チャットGPTという話題が広まっているので、知っている人も多いと思う。ものすごく簡単に言うと、検索したいことを「言葉に出して」(パソコンに)聞くと、ほぼ何でも「言葉で」教えてくれるソフトのこと。アメリカの「OpenAI(オープン・エーアイ)」という会社が、昨年11月にAI(人工知能)を使った、自動応答ソフトのプロトタイプとして一般公開、研究者たちの間でも「これはすごい」と一気に評判になったものらしい。
どうすごいかというと、まずこれまでの人間とコンピューターでは不自然な会話しか成り立たない感じだったのが、人間どうしが話しているのと区別がつかないほどのレベルだという。そして(コンピューターは「論理」で動いているのだから)当然だが、人間よりはるかに論理明晰。かつ、蓄積されたあらゆる知識を総動員して、「ちゃんとわかる言葉で」言語化してくれるのだという。学者にしてみれば、ちょっと確認したいことなどあるとき、助手などよりはるかにスピーディで信頼できる助っ人になると、容易に想像できる。医者、法律家、教師などにとっては助っ人どころか、まさに「生き字引」になり得る。手放せない人がたくさん出始めたという話も嘘ではないらしい。もう月額2500円ほどの料金で利用できるようだ。
アメリカでは学生が与えられた課題、宿題などに利用し、その回答の素晴らしさによってかえって「悪用」がバレ、学校関係者からは、教育にとってマイナスに働きかねないので禁止すべきだという動きも出ているというが、どちらもなるほどと頷ける。
けれど、宿題、課題などの解答などへの使用などごく小さなもので、それをハードにも使えば、(特定分野なら)検索から処理まで完全にやれるようになるのは時間の問題という学者もいる。「ユビキタス社会」という言葉を覚えているだろうか。ఇప్పటికే、ほぼ死語になっているが、そのユビキタス社会がいよいよリアルに実現することになりそうなのだ。

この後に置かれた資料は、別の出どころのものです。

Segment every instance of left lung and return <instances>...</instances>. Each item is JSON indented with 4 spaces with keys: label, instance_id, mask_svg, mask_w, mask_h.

問題はその「政治利用」と「軍事利用」。日本の国会を見る限りでは、国会議員を全員辞職させ、ChatGPTを導入した方がはるかに実のある、国民のためになる国会になりそうな気がしてきた。
チャットGPTを開発したOpenAI社はマイクロソフト社の傘下にある。チャットGPTは一種の検索エンジンでもあるから、あの検索最大手のグーグルが、これに相当のシェアを奪われるとの見方が広がりつつある。このような世界規模の大きな可能性をもつチャットGPTだが、なぜか日本は完全に蚊帳の外で、「マイナンバー」一色。政財界、マスコミ含めほぼ「他人事」だという。日本のAI研究者たちは「今ならまだ間に合う」と日本の積極参加を促しているのだが、デジタル庁、総務省なんてどこを向いているのか、あほらしいマイナポイントで調子に乗って、SNSの利用にもマイナンバーを紐づけるとか言いだし、「後ろ向き」どころか完全な「時代錯誤」。もっと、前をよく見て、国民の将来にプラスになるような仕事をしてもらいたいものだ。
まず、国会にチャットGPTを導入し、「現在の日本に国会議員は必要か」と尋ねてみたい。その回答に対して、まともに議論できる議員が一人でもいるかどうか見ものである。